Saturday, August 10, 2019

Meet the Cast - ALLIE PALMER

One of my biggest goals in the writing of this book is to make the show come to life for the reader. But in addition to making the reader feel like they have experienced seeing the show itself, I want the reader to feel like they've been backstage, that they can spot friends in the cast.

One of director Julian Mitchell's trademarks was to give the chorus members some individuality. He did this in all his shows, not just The Wizard of Oz. He gave the chorus girls character names in the program (or let them make up their own in some instances) and he would encourage the young actresses to develop individual quirks, personality traits, and, well, make the world he was building on stage seem like a much realer place.

This aspect of the show is difficult to see in action more than a century after the show closed. But one of the ways I hope to remedy that, at least to create a semblance of making the chorus come alive, is to introduce you to some of them.

I would like you to meet Allie Palmer.

"Allie Palmer" Alice Sayers ca. 1905
Allie Palmer joined Company No. 1 of  the Wizard of Oz tour in the final Hamlin and Mitchell season and stayed with the show through all three seasons of the Hurtig and Seamon tour.

She was born Alice Sayers on July 7, 1876. She began her stage career by 1896 when she and her sister, Edna, became "The Palmer Sisters." Allie's descendants have not been able to figure out where the girls got the Palmer name, but the sister act performed in vaudeville together until May 1901.

In the 1901-02 season Allie joined touring companies of Weber and Fields's Hurly-Burly and Fiddle-Dee-Dee. She was in The Funny Mister Dooley as the Countess of Worcestershire, and in Spotless Town she played ZaZa du Barry, a little gay. Her personal scrapbooks show she worked extensively between 1901 and 1905, but most of the photos are unidentified as to show or venue.

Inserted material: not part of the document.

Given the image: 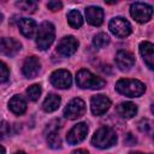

She joined the Wizard of Oz Company No. 1 at the beginning of the 1905-06 season playing Premonia the Munchkin girl and a Poppy. Allie Palmer has marked her name with an X in the program seen below.
 
Program for THE WIZARD OF OZ, Boston Theatre, Week of Nov. 27, 1905

As a chorus member she would have played many uncredited parts as well, such as the charming lad from the Emerald City seen below.

Allie Palmer as a boy from the Emerald City in THE WIZARD OF OZ circa 1906.

Later in the year she began playing Claude Cliquot (a Cook) and eventually swapped that role for Gloria Jane, one of the Waitresses, both parts in Act III. She was also working as an understudy and in October of 1906 she went on as Locasta, the Witch of the North.

In the 1906-07 season, the first year of the Hurtig and Seamon tour, she began playing a Snow Sprite (helping to kill the poppies at the end of Act I) and got two speaking parts in the show: Leo, Captain of the Relief Guards; and Bardo, the Wizard's factotum. She kept these two parts until the end of the Hurtig and Seamon tour in 1909.

After Wizard closed Allie went into Joe Weber's travesty The Merry Widow and the Devil for the 1909-10 season.

Allie Palmer has indicated Joe Weber and herself with X marks.
I know little of what happened to Allie after she finished The Merry Widow and the Devil. She married William Allen sometime in the early 1900s. In 1910 Allie's sister Pauline died and Allie and her husband took in Pauline's son Fred and raised him as their own. Allie died on October 6, 1957. When she was eighty years old she could still demonstrate her buck-and-wing dance for her family. 

I recently acquired all of Allie Palmer's personal archive relating to her career. There is an envelope full of programs, a scrapbook of her days as one of the Palmer Sisters, a scrapbook of her solo career—including clippings about The Wizard of Oz—and seven photos of her in the show, though four of those are quite deteriorated. Two other photos are wonderful, taken in costume at the stage door in Kansas City. There are also four large format original photographs of her in Oz costumes, one of which is reproduced above.

We will be seeing a lot more on the Palmer Sisters and Allie's time with the Wizard of Oz Co in future posts.